【No.1439】「良い多動」「悪い多動」から「安心して多動」に

若いころの講座、研修への参加は「技・技術の獲得」だったと思います。
しかし私も40代に入り、この道のキャリアも20年以上になってくると、参加の目的が「言葉の獲得」に変わるのだといえます。


先日のブログでも紹介した花風社さんの講座です。
第二部の「社会で生きる神経を育もう」
講師は吉里恒昭さん(臨床心理士・公認心理士)。
を視聴しました。


「ポリヴェーガル理論」の考え方をベースに自律神経の話、本人の意思とは異なる形で現れる行動に対する援助と子育てのアイディアなどを聴くことができました。
「ポリヴェーガル理論」自体は専門的な内容で理解するにはそれなりの知識が必要なのですが、まさに実践家で日々患者さんと接している吉里さんは「難しいことをわかりやすく」「専門的なことを自らで、家庭で取り組みやすいように」お話されていました。
我が子の行動の理解、よりよい子育てへのヒントが詰まった内容でしたので、視聴された親御さん達にとっても実りが多い講座だったと思います。


私にとっては冒頭でお話した通り、言語化を助けてもらう講座になりました。
一つ例を紹介させていただくと、「良い多動と悪い多動がある」ということ。
施設でも、いま、行っている家庭支援でも、これは「止める必要がない多動」「ポジティブな意味がある多動」と、これは「すぐに止める必要がある」「意識を別のものに移す必要がある多動」「ネガティブな意味を持つ多動」を瞬時に判断し、対応してきました。
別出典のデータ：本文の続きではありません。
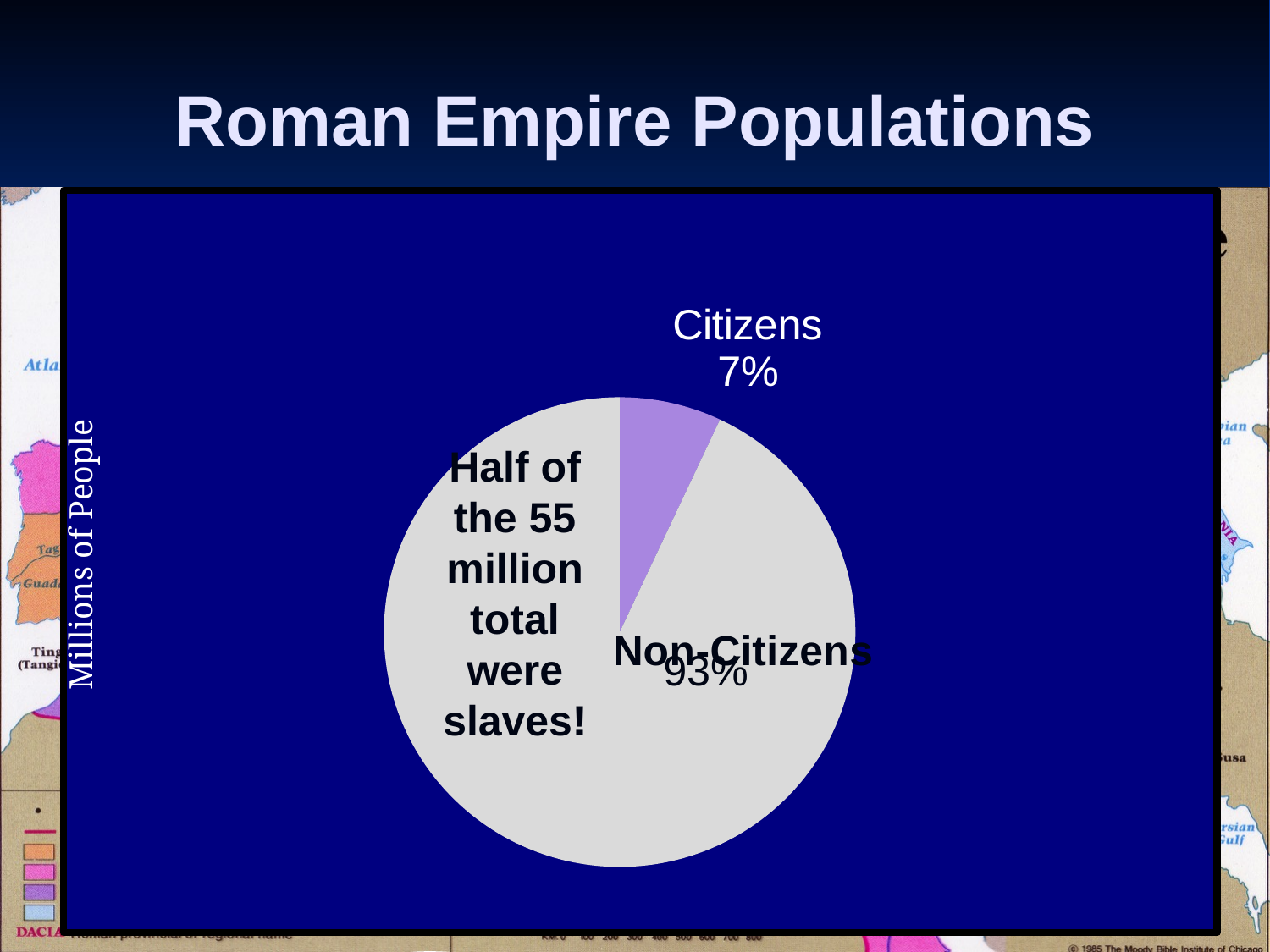
What colour is the Citizens slice of the pie? purple Which is larger, the Citizens slice or the Non-Citizens slice? Non-Citizens According to the text on the chart, what was the total population in millions? 55 million What is the difference in percentage points between the Non-Citizens share and the Citizens share? 86 How many slices does the pie chart have? 2 What kind of chart is shown on the slide? pie chart What share of the pie is labelled Citizens? 7% Which slice of the pie is the smallest? Citizens What share of the pie is labelled Non-Citizens? 93% What is the title of the slide containing the pie chart? Roman Empire Populations Which slice of the pie is the largest? Non-Citizens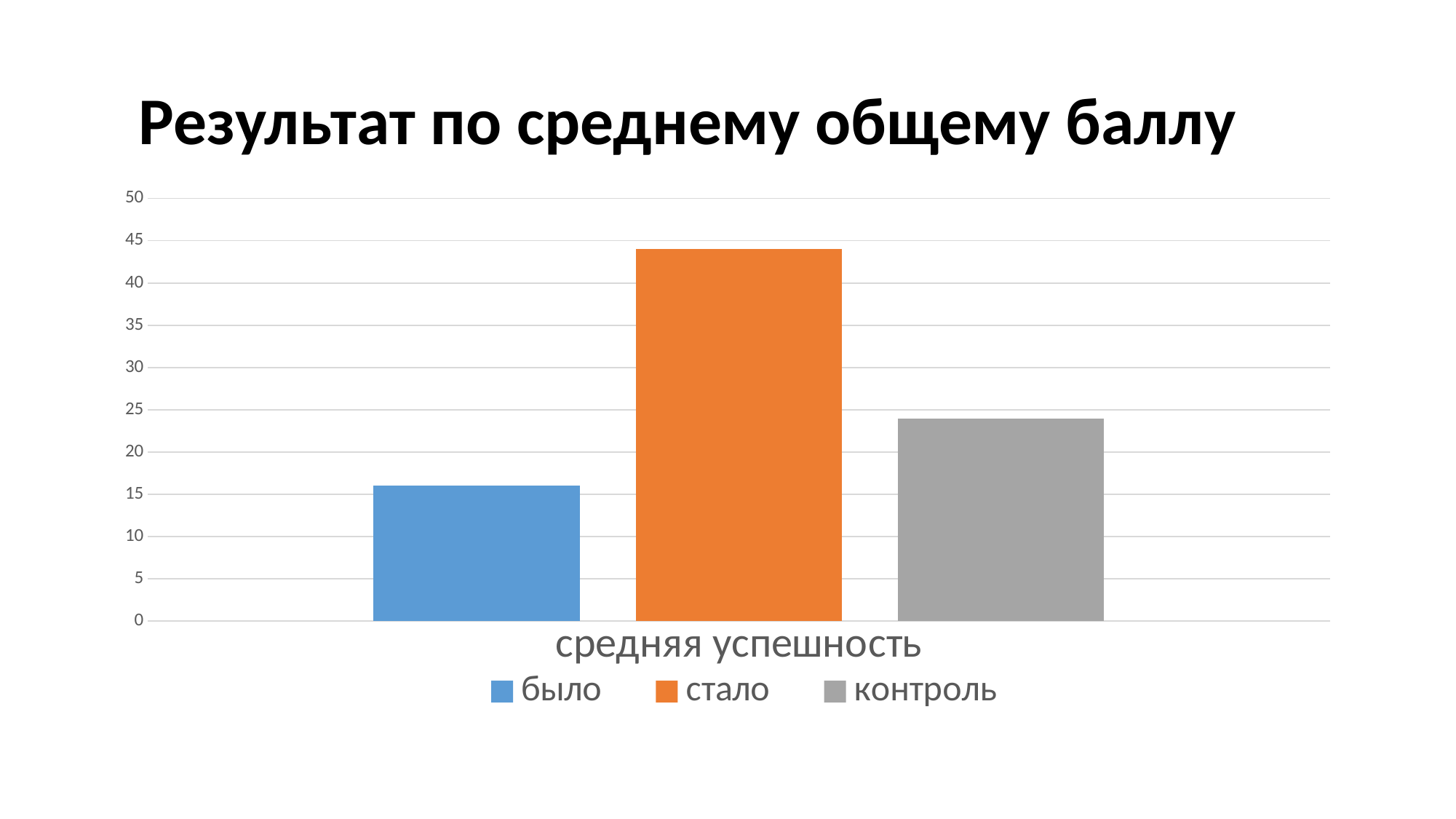
Which series has the lowest value? было Is the value for контроль greater or less than 20? greater What colour is the bar for стало? orange Is the value for было greater or less than 20? less What is the title of the chart? Результат по среднему общему баллу Which series has the highest value? стало How many series does the legend list? 3 Is the value for стало greater or less than 40? greater What kind of chart is shown on the slide? bar chart Which is larger, the value for стало or the value for контроль? стало Which is larger, the value for было or the value for контроль? контроль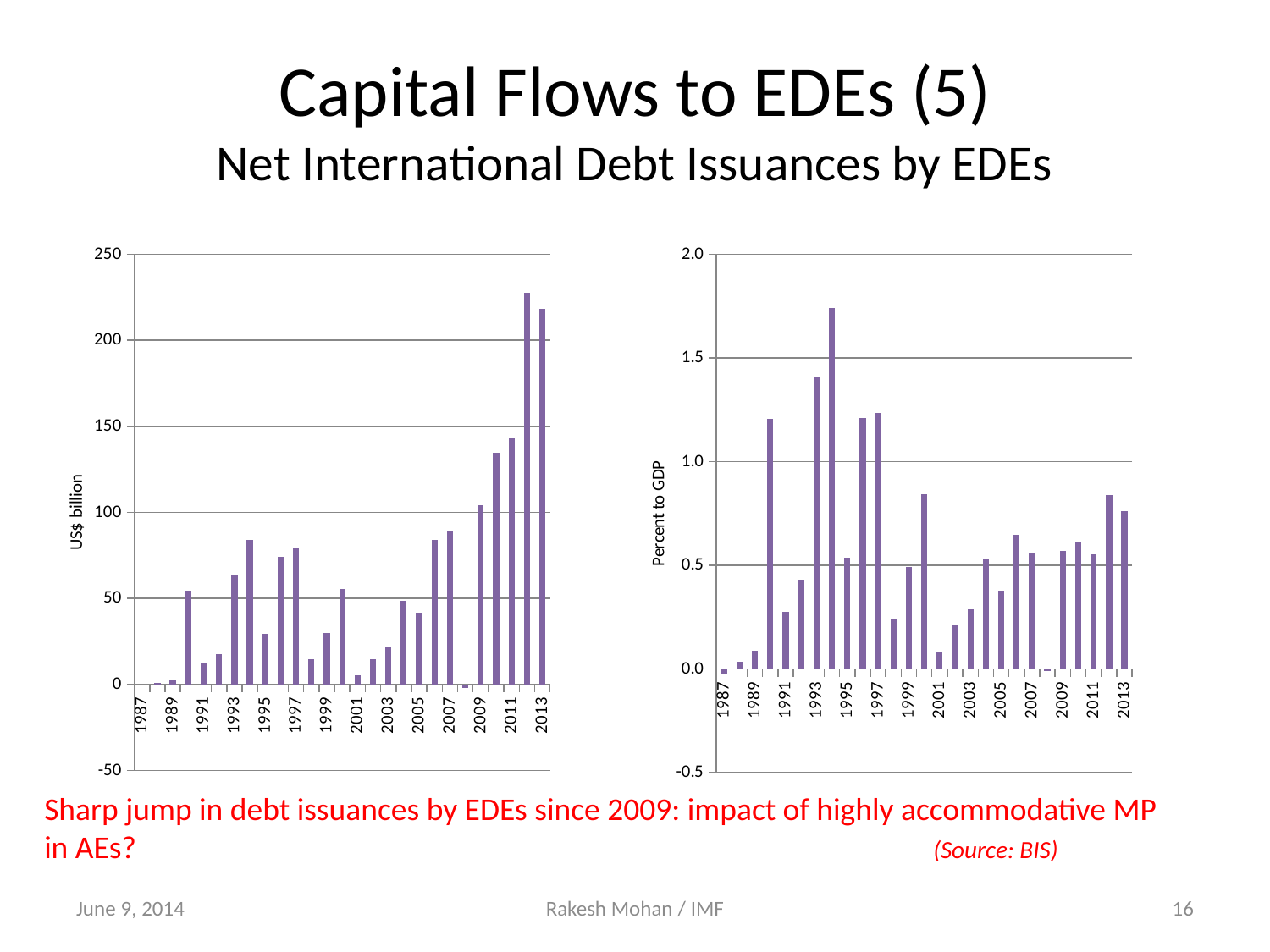
In the left chart (US$ billion), is the value for 2012 greater or less than 200? greater In the right chart (Percent to GDP), which year has the highest value? 1994 What kind of chart is the right chart (Percent to GDP)? bar chart In the left chart (US$ billion), do the values rise or fall from 2009 to 2012? rise In the left chart (US$ billion), which is larger, the value for 2011 or the value for 2005? 2011 What is the y-axis label of the right chart? Percent to GDP In the left chart (US$ billion), how many years are plotted along the x axis? 27 In the left chart (US$ billion), is the value for 2010 greater or less than 100? greater In the right chart (Percent to GDP), is the value for 2013 greater or less than 0.5? greater What kind of chart is the left chart (US$ billion)? bar chart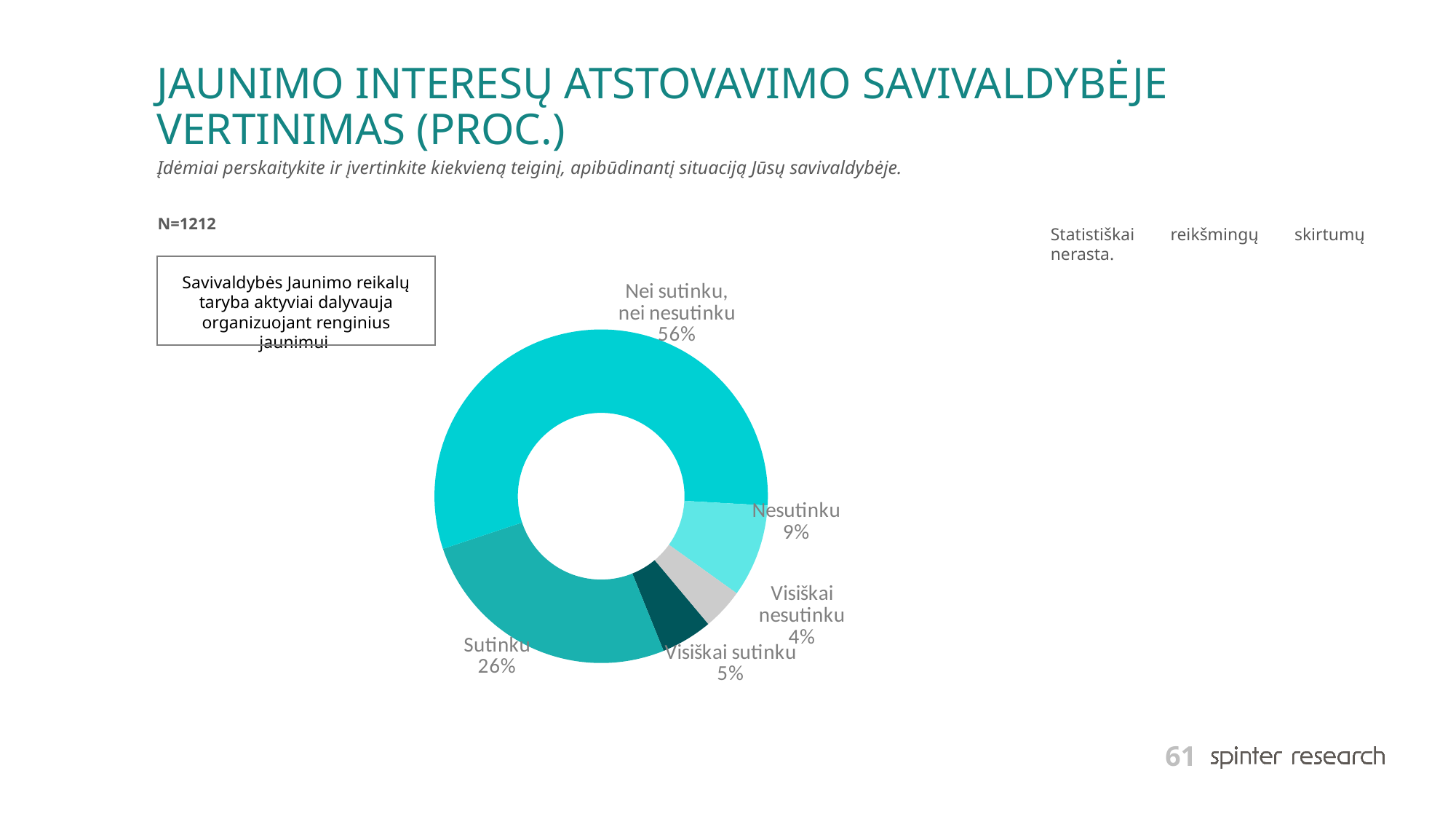
What percentage of respondents answered "Visiškai nesutinku"? 4% What percentage of respondents answered "Nesutinku"? 9% What is the difference in percentage points between "Nei sutinku, nei nesutinku" and "Sutinku"? 30 How many response categories are shown in the chart? 5 What kind of chart is shown on the slide? Pie chart (donut) Which is larger: the share for "Nesutinku" or the share for "Visiškai sutinku"? Nesutinku Which response category has the largest share of the chart? Nei sutinku, nei nesutinku What percentage of respondents answered "Visiškai sutinku"? 5% What percentage of respondents answered "Sutinku"? 26% What is the sample size (N) stated on the slide? N=1212 What percentage of respondents answered "Nei sutinku, nei nesutinku"? 56% Which response category has the smallest share of the chart? Visiškai nesutinku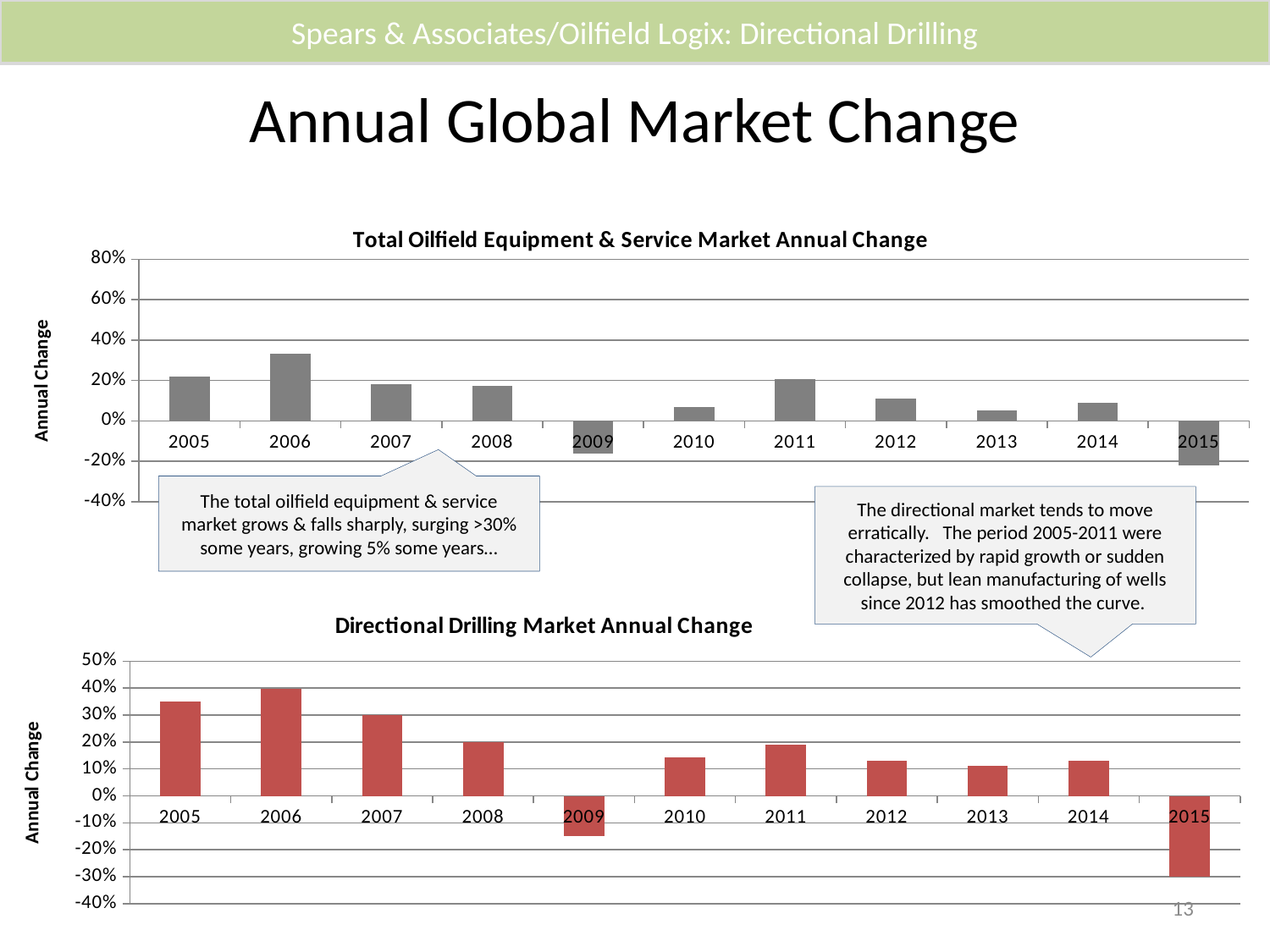
In the "Directional Drilling Market Annual Change" chart, is the value for 2015 greater or less than -20%? less In the "Total Oilfield Equipment & Service Market Annual Change" chart, is the value for 2013 greater or less than 20%? less How many years are shown on the x axis of the "Directional Drilling Market Annual Change" chart? 11 What is the y-axis label of the "Directional Drilling Market Annual Change" chart? Annual Change In the "Total Oilfield Equipment & Service Market Annual Change" chart, which is larger, the value for 2011 or the value for 2013? 2011 In the "Directional Drilling Market Annual Change" chart, which year has the highest value? 2006 In the "Directional Drilling Market Annual Change" chart, which year has the lowest value? 2015 In the "Total Oilfield Equipment & Service Market Annual Change" chart, is the value for 2006 greater or less than 20%? greater In the "Directional Drilling Market Annual Change" chart, which is larger, the value for 2005 or the value for 2008? 2005 In the "Total Oilfield Equipment & Service Market Annual Change" chart, which year has the highest value? 2006 What kind of chart is the "Total Oilfield Equipment & Service Market Annual Change" chart? bar chart In the "Total Oilfield Equipment & Service Market Annual Change" chart, which year has the lowest value? 2015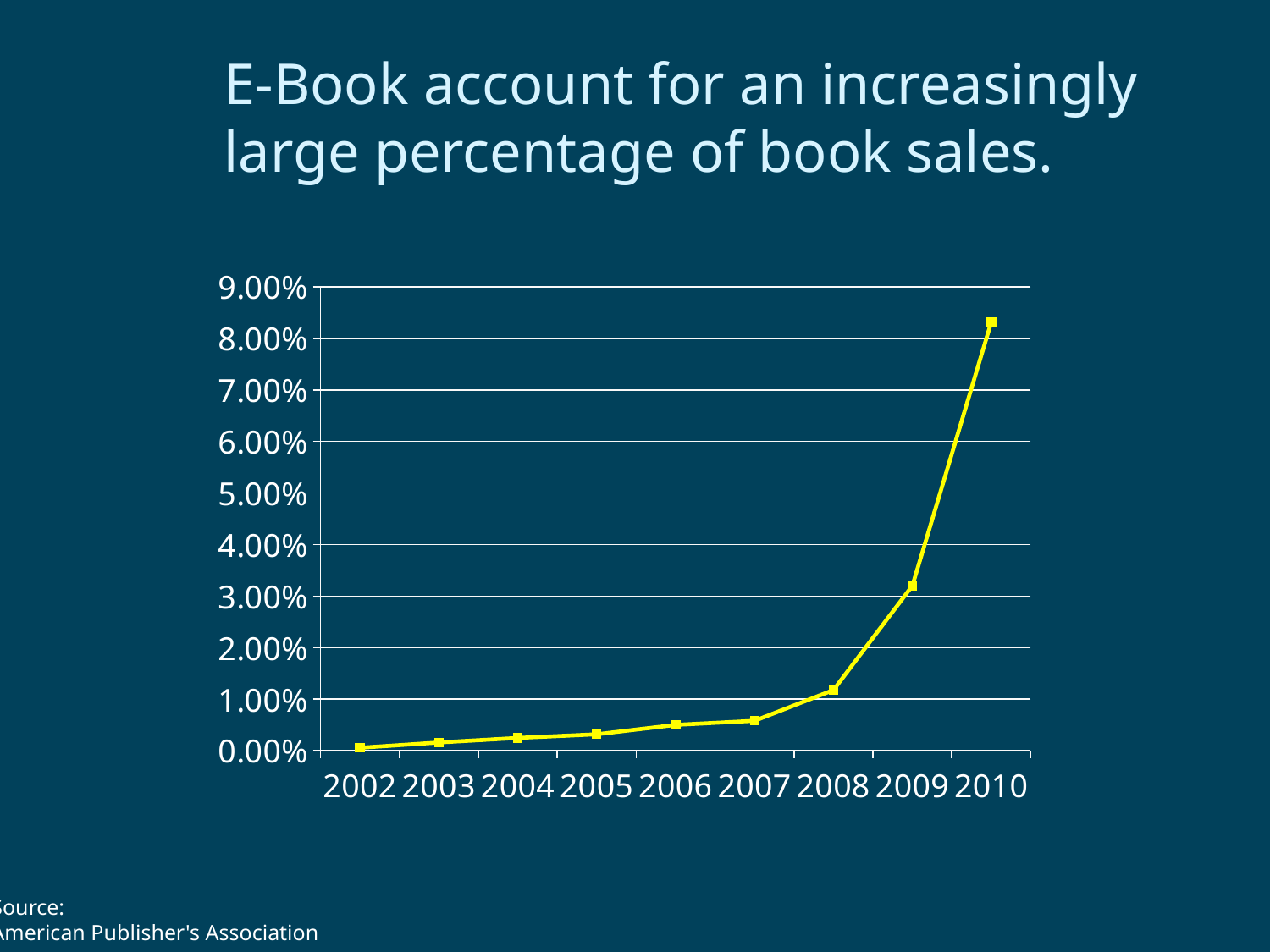
Is the value for 2009 greater or less than 3.00%? greater Is the value for 2008 greater or less than 2.00%? less How many years are plotted on the x axis? 9 What colour is the plotted line? yellow Which year has the lowest value? 2002 Which is larger, the value for 2009 or the value for 2008? 2009 Do the values rise or fall from 2002 to 2010? rise What is the title of the slide? E-Book account for an increasingly large percentage of book sales. Which year has the highest value? 2010 What kind of chart is shown on the slide? line chart Is the value for 2010 greater or less than 8.00%? greater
基本的に親御さんは「多動=問題」「多動=障害」とネガティブなものとして捉えていると思います。
でも実際はネガティブなものばかりではなく、「自らの心身を整えるための多動」「自らの身体、神経を育むための多動」があります。
癒しと成長のための多動ですね。
そういった多動も、止められている場合、それができないような環境にされている場合が少なくないような気がします。
とくに療育や学校ではそっちが多いですよね。
あまりポジティブな意味で、自閉っ子、発達障害の子の行動は見られていない。


癒しと成長のために必要な多動(多動以外も)があります。
いま、このブログを読まれている方の中にも、「そうそう、発達相談のとき、そんなこと言ってた!」と思い出される親御さんもいると思います。
意味があって、必要があって、その行動をしていることもある。
そういった場合は止めることよりも、やりきらせてあげることで、またそれが望ましくない形なら周囲の人、環境と折り合える別の行動へと導いていくことが大切です。
そういった説明をするとき、私は「良い多動」「悪い多動」という説明をしてきました。
ちなみに悪い多動とは何をすべきか、求められているかわからないで起きる多動、フラッシュバック、情報過多で脳が混乱していることによる多動、「No」がいえない、わかってもらえない、伝わらないことによる多動などになります。


吉里さんの講演の中に「安心して〇〇できる」というお話がありました。
「緑で赤とつきあう、ブレンドする」ですね。
まさに安心した状態で多動をしている、多動ができることの大切さ、意味。
また新しい言葉を教えてもらい、これからの発達相談、援助で「安心して~」というワードを使っていきたいです。
たぶん、私が今まで使っていた「良い多動」「悪い多動」よりもずっとイメージしやすくて、具体的な子育てを連想させやすいと思います!


最後に自律神経に関連すれば、体温を上げるための多動もあると思います。
発達相談でも、子ども達の手、足が冷たいのがよくわかります。
神経発達がうまくいっていない子に「体温が低い」「平熱が低い」子が多くいます。
35℃代だったり、中には35℃代前半の子もいますね。
自律神経失調症、自律神経がうまく働ない人と「体温が低い」の関連性は医学的にも指摘されています。
子どもさんの中には、動き回ることによって体温を上げ、身体で感じている不調、不具合、不定愁訴を調整しようとしている様子もみられますね。